> [THE TASK] Reproduce, word for word, every line starting at the line that contains "From the available options" and ending with the final line of the entries.

=-=-=-=-=

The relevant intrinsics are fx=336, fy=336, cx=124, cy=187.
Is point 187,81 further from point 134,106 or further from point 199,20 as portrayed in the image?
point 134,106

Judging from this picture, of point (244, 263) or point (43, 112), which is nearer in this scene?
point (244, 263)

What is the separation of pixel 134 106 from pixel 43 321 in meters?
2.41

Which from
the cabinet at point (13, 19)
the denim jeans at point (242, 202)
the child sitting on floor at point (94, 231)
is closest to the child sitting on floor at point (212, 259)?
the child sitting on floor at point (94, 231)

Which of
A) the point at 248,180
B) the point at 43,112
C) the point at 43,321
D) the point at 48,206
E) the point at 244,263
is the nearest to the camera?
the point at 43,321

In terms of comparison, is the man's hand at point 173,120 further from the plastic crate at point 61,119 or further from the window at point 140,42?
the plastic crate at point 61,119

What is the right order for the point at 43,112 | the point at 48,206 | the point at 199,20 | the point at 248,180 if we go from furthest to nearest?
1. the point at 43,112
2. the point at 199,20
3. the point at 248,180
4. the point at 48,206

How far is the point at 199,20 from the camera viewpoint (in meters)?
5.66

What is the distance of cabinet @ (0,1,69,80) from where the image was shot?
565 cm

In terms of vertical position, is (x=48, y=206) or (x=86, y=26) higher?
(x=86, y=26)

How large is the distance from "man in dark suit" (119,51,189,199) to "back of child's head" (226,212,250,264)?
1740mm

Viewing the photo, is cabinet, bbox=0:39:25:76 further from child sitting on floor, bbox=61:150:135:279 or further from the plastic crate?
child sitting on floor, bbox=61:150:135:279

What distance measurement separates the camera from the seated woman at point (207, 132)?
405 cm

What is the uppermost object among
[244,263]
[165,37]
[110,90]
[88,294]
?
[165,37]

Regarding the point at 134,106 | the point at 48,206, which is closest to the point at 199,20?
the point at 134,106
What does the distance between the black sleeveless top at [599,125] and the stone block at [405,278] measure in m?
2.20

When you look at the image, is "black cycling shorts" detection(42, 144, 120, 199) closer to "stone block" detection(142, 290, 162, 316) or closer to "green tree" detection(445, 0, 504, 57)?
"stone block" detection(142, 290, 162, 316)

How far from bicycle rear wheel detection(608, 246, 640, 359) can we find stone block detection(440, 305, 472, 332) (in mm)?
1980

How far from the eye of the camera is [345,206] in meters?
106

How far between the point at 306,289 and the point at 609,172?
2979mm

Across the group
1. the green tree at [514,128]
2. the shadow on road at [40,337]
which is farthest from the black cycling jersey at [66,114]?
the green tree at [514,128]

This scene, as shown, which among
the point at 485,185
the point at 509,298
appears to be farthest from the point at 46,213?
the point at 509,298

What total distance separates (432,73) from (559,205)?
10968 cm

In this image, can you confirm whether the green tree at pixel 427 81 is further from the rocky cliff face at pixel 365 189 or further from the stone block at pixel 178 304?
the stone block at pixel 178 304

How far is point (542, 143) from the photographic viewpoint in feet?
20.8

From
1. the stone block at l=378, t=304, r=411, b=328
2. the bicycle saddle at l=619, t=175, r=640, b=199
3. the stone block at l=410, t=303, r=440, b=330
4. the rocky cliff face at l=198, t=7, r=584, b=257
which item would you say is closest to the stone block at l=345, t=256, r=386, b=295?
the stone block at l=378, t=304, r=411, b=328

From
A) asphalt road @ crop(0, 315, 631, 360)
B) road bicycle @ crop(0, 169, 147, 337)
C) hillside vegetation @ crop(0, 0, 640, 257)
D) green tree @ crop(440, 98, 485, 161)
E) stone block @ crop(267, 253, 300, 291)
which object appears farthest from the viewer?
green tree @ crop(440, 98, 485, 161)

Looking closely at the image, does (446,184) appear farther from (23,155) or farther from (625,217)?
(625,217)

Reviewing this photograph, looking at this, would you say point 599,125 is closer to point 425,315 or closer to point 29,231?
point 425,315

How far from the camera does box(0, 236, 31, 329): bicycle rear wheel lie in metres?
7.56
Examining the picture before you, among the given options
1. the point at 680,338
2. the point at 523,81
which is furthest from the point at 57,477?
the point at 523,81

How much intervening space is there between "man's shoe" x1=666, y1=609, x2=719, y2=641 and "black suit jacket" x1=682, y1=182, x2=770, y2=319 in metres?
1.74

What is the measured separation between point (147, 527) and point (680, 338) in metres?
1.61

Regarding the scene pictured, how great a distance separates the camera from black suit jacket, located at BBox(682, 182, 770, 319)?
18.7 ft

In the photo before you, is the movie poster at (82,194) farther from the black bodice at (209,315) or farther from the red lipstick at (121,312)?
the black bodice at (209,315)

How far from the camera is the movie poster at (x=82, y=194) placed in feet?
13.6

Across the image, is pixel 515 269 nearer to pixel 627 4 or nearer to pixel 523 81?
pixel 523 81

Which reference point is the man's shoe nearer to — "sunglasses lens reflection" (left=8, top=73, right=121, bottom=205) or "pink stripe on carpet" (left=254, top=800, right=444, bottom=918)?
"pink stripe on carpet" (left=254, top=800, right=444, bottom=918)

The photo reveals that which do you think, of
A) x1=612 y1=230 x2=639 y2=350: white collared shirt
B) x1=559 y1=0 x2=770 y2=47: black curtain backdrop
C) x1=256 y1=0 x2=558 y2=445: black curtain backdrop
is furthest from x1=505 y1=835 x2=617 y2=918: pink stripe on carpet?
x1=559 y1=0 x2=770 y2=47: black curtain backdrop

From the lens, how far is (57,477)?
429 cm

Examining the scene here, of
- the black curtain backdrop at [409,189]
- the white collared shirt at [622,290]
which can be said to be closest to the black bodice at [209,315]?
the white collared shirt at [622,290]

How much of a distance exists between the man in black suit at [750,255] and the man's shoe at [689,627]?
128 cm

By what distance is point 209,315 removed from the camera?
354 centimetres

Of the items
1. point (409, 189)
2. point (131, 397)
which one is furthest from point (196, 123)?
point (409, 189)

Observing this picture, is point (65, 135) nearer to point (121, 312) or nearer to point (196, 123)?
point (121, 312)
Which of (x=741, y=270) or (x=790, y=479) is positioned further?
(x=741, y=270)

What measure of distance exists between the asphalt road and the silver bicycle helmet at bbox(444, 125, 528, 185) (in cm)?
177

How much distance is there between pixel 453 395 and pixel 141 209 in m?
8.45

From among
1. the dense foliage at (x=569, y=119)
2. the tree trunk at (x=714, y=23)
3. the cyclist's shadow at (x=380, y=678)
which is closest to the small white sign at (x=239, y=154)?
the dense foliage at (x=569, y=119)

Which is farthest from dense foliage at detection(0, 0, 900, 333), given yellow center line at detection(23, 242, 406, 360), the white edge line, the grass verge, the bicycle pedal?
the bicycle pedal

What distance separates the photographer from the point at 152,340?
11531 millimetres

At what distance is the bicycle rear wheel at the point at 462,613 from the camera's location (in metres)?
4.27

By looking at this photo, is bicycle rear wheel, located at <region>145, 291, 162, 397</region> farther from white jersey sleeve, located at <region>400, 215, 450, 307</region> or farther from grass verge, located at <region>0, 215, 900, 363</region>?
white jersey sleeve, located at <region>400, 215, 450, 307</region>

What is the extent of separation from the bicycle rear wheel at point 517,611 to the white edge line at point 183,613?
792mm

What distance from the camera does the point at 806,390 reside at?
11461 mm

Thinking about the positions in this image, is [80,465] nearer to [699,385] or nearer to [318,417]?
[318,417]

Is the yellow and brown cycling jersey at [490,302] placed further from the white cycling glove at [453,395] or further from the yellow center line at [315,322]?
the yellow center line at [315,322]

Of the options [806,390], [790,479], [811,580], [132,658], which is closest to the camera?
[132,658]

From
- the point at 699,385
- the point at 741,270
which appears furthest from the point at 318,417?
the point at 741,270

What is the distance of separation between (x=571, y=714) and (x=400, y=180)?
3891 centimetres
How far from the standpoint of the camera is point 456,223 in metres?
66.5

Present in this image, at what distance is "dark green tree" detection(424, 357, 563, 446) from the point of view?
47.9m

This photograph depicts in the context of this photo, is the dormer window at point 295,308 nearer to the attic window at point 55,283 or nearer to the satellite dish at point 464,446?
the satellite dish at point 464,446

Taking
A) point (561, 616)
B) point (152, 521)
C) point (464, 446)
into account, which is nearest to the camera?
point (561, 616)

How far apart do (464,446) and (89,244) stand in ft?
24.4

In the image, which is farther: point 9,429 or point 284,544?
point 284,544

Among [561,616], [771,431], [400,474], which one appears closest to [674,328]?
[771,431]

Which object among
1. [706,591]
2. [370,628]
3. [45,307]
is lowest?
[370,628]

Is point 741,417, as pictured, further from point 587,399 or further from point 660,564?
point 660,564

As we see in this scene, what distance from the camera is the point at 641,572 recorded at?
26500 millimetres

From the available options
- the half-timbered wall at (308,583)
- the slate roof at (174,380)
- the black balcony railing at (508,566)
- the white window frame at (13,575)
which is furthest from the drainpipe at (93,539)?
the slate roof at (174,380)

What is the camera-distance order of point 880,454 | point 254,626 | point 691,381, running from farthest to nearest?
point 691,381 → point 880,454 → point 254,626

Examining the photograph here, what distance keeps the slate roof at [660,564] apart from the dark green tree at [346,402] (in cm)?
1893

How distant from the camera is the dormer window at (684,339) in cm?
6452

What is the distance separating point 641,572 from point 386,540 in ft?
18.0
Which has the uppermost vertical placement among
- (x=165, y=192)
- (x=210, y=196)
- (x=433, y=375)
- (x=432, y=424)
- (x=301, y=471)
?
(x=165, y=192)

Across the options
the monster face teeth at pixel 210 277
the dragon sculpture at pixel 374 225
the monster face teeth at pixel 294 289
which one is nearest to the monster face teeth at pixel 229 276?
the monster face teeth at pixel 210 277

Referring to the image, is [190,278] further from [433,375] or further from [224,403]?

=-=-=-=-=

> [RESPONSE TO THIS EXERCISE]
From the available options
- the half-timbered wall at (308,583)
- the slate roof at (174,380)
- the black balcony railing at (508,566)
- the white window frame at (13,575)
which is furthest from the drainpipe at (93,539)?
the slate roof at (174,380)

What is the camera-distance order of point 880,454 | point 254,626 | point 691,381, running from farthest to nearest?
point 691,381 → point 880,454 → point 254,626

Examining the photograph here, what distance keeps the slate roof at [660,564] apart from the dark green tree at [346,402] (in cm)?
1893

How distant from the camera is the dormer window at (684,339) in cm?
6452

What is the distance separating point 641,572 from point 386,540 in ft?
18.0
Which has the uppermost vertical placement among
- (x=165, y=192)
- (x=210, y=196)
- (x=433, y=375)
- (x=432, y=424)
- (x=301, y=471)
?
(x=165, y=192)

Across the options
the monster face teeth at pixel 210 277
the dragon sculpture at pixel 374 225
the monster face teeth at pixel 294 289
which one is nearest to the monster face teeth at pixel 229 276?
the monster face teeth at pixel 210 277

Referring to the image, is [190,278] further from [433,375] or further from [224,403]?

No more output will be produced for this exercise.